What is NLP?
Shortly put, NLP is a vast subset of AI that revolves around reading, understanding, and deriving meaning from human language (both written and spoken). Natural Language Processing systems are usually based on machine learning services. Interestingly, if you want to see an advanced NLP algorithm in action, all you have to do is take your smartphone. Yes, Google Assistant, Alexa, and Siri are the perfect examples of NLP algorithms! If you understand how Siri works, you, in fact, understand what NLP is all about. However, knowing how NLP works is one thing. Making it work is a whole different story.
We reckon that the largest challenge when it comes to NLP is the fact that the process of understanding a language is extremely complex. That’s why, for example, machines don’t understand the concept of sarcasm. You see, when humans communicate, the same words and sentences can be used in a different context, with different meanings, and with a different intent. If someone says, “it’s great weather today!”, they can mean that it really is great weather; it’s warm and sunny. But they can also mean the exact opposite, and, in fact, it’s cold and windy. How can a machine tell the difference?
And problems don’t even end here! The next issue in line is idioms and slang, which are also incredibly complicated to be understood by machines. And finally, every language is a living thing. Languages constantly evolve, and that fact has to be taken into consideration as well. As a result, devising a decent NLP algorithm is very, very complex. It isn’t impossible, though.
You may find it interesting – NLP algorithm
In 2013, the global market saw Word2Vec. It was a group of related models that were used to produce word embeddings. These models were basically two-layer neural networks that were trained to reconstruct linguistic contexts of words. The Word2vec algorithm used a neural network model to learn word associations from a large linguistic corpus of text (which was Word2Vec’s input source). As a result, this algorithm produced a vector space, typically of several hundred dimensions, with each unique word in the corpus being assigned to a corresponding vector in space.
Now, a linguistic corpus is typically a dataset comprising representative words, sentences, idioms, and phrases in a specific language. Corpora usually consist of books, magazines, newspapers, and internet portals. More and more commonly, they even contain informal forms and expressions, for example, coming from online chats. Corpora are used, for instance, in machine translation, but their main role is to help algorithms and machines understand the way people talk, write, and communicate in a given language.
If you go here, you will find a list of corpora for the English Language. The newest corpus comes from 2017, and it contains 14 billion words in 22 million web pages. NLP algorithms have to be based on this and other corpora in order to understand human language. And these algorithms handle this job more and more effectively. Just consider Google Assistant.
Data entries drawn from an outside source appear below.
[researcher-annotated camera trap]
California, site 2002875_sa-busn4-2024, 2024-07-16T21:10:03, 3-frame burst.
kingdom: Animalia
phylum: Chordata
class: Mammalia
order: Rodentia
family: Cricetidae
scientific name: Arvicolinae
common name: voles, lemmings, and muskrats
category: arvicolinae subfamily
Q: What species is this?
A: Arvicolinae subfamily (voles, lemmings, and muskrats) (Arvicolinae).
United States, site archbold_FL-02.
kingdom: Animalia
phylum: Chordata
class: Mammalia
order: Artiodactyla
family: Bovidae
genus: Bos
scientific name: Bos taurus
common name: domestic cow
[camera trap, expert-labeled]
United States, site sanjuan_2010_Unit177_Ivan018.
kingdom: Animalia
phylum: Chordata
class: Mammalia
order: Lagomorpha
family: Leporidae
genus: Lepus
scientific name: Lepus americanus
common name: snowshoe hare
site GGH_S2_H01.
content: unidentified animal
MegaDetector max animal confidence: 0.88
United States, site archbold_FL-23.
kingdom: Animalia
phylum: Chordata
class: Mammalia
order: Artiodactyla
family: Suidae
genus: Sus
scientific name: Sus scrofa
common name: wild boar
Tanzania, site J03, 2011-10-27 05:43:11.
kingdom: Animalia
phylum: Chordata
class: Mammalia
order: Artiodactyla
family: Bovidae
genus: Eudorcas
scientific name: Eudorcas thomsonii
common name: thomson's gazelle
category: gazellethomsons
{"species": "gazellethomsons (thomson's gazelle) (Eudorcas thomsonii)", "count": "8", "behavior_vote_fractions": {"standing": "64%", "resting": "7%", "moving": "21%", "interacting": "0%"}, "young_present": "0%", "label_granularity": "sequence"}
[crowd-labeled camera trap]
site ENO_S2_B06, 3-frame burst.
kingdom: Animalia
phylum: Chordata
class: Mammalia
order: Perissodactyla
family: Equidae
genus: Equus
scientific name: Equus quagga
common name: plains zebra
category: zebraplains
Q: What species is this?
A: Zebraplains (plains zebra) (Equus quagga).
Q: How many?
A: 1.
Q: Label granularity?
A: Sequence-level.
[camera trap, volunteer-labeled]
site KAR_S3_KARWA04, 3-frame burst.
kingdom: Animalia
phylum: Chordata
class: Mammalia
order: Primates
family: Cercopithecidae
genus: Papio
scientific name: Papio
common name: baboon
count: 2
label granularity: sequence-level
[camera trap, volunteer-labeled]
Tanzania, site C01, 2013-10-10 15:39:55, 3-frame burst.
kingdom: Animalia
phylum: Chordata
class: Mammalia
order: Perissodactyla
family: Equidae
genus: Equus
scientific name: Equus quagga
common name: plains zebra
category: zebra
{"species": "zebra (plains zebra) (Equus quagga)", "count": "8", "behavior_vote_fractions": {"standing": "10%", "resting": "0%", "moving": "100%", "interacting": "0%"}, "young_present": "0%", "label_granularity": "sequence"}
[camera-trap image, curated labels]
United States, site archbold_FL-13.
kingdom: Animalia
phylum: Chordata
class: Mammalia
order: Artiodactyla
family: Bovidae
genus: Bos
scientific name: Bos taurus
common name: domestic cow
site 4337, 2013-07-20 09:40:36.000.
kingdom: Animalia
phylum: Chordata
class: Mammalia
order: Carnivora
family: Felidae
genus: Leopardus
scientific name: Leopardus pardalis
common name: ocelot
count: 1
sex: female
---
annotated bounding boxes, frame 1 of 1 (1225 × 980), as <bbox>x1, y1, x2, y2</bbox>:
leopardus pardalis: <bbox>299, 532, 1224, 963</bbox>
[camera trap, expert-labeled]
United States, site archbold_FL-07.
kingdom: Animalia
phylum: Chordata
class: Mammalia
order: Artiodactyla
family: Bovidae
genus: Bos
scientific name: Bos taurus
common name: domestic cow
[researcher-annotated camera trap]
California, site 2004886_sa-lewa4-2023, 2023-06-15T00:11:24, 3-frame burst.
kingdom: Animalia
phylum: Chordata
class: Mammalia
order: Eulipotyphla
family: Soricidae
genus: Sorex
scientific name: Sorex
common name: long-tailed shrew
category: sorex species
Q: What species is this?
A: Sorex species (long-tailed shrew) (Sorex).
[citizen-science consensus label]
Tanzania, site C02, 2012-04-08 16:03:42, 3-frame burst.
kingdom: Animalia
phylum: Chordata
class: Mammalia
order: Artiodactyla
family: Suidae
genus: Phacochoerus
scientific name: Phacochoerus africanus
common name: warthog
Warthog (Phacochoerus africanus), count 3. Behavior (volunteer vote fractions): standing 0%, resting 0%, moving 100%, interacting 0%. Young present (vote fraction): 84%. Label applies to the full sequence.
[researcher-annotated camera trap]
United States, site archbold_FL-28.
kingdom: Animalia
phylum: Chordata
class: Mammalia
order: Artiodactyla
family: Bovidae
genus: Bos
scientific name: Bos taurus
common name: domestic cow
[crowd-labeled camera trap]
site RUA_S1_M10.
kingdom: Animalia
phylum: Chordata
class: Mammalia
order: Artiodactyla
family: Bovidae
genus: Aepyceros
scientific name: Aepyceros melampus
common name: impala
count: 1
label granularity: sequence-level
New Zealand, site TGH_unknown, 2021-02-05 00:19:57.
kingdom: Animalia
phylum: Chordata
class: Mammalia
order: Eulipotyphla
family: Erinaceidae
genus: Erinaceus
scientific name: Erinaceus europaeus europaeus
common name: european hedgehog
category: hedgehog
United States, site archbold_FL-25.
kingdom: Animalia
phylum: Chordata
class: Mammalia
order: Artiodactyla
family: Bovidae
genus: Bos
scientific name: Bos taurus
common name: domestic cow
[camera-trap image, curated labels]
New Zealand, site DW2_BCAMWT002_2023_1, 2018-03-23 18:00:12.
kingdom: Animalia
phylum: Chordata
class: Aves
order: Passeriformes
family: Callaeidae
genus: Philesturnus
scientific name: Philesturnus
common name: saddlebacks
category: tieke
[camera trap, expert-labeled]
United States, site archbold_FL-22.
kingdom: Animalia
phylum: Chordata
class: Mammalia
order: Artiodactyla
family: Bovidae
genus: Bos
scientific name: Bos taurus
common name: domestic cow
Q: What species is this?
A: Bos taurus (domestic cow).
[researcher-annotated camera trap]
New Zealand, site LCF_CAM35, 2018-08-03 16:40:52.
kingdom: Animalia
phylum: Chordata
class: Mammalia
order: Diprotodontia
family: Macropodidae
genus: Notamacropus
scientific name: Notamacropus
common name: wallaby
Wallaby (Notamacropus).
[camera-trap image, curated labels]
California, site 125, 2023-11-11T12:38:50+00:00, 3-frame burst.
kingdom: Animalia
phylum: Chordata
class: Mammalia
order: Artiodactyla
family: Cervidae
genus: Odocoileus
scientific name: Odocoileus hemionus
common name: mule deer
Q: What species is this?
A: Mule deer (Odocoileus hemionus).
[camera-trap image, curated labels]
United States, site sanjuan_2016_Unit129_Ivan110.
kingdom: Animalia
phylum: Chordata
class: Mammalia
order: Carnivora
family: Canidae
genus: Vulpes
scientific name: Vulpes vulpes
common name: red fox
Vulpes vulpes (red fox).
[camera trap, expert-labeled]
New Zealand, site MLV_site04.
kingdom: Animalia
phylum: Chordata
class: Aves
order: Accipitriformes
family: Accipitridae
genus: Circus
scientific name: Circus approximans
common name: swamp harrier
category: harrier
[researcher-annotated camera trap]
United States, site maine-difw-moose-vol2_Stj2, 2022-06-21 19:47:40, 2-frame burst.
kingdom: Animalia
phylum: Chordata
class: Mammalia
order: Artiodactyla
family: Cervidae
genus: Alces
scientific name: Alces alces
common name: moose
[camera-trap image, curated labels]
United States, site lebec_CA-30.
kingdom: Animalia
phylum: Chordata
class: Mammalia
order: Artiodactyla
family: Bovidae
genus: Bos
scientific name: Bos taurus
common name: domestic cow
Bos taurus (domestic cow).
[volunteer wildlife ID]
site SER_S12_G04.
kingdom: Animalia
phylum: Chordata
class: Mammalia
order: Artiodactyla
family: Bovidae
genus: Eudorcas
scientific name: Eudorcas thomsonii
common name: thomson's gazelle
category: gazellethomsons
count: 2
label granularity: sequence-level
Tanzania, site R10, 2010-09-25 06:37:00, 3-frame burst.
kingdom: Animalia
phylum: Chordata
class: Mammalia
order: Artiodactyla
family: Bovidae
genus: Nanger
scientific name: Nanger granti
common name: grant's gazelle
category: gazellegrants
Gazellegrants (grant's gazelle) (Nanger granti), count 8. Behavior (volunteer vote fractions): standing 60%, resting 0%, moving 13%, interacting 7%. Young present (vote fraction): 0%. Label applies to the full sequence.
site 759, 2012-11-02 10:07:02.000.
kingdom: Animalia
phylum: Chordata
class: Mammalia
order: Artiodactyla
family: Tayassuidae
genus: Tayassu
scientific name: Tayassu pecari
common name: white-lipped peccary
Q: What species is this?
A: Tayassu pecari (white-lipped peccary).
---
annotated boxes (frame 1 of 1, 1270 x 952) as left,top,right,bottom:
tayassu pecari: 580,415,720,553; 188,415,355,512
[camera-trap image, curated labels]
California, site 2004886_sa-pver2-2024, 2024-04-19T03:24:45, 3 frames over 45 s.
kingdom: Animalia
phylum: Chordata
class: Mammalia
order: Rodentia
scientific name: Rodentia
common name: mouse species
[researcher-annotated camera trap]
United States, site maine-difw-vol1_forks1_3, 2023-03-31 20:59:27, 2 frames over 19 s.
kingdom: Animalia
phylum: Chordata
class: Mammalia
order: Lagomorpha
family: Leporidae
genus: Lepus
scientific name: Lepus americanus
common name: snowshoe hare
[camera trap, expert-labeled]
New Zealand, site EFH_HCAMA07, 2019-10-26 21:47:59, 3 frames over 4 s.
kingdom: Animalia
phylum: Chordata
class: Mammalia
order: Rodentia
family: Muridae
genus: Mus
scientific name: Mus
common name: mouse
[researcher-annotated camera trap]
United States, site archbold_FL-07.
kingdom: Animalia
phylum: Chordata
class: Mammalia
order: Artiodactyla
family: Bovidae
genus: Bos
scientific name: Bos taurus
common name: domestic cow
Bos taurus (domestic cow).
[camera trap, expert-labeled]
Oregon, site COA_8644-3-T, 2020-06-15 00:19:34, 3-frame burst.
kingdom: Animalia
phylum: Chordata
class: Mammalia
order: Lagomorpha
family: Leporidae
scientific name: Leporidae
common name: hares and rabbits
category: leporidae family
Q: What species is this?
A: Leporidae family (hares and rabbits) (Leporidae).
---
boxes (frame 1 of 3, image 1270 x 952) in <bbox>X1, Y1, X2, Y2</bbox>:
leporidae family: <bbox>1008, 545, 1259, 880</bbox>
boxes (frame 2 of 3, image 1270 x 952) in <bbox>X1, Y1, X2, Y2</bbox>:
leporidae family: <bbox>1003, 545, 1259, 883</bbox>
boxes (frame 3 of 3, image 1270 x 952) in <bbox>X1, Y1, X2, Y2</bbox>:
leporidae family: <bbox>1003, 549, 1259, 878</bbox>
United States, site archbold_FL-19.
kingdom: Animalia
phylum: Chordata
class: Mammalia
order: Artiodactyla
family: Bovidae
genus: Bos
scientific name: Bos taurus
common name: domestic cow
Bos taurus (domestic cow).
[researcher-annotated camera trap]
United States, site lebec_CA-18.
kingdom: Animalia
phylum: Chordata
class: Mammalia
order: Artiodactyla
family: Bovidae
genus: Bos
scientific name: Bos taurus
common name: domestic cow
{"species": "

Today, this incredibly complex algorithm can, for instance:
- Control your devices and your smart home
- Access information from your calendars and other personal information
- Find information online, from restaurant bookings to directions, weather, and news
- Control music
- Run timers and reminders
- Make appointments and send messages
- Open apps on your smartphone
- Read notifications to you
- And even conduct real-time spoken translations
Why would you want to analyze privacy policies?
Perhaps when you first read the title of this article, that was one of many questions that popped into your mind. It all started with the Federal Trade Commission (FTC). They decided to create a so-called “common law of privacy”. As the Internet began to grow in the mid-1990s and people began to surf the web and engage in online commercial activity, a lot of new questions and concerns arose. One of the most significant concerns revolved around personal data security. For obvious reasons, many people were afraid to use the Internet. They were worried that their personal data could be improperly viewed or accessed. At that time, there were no sufficient laws and regulations to cover these issues.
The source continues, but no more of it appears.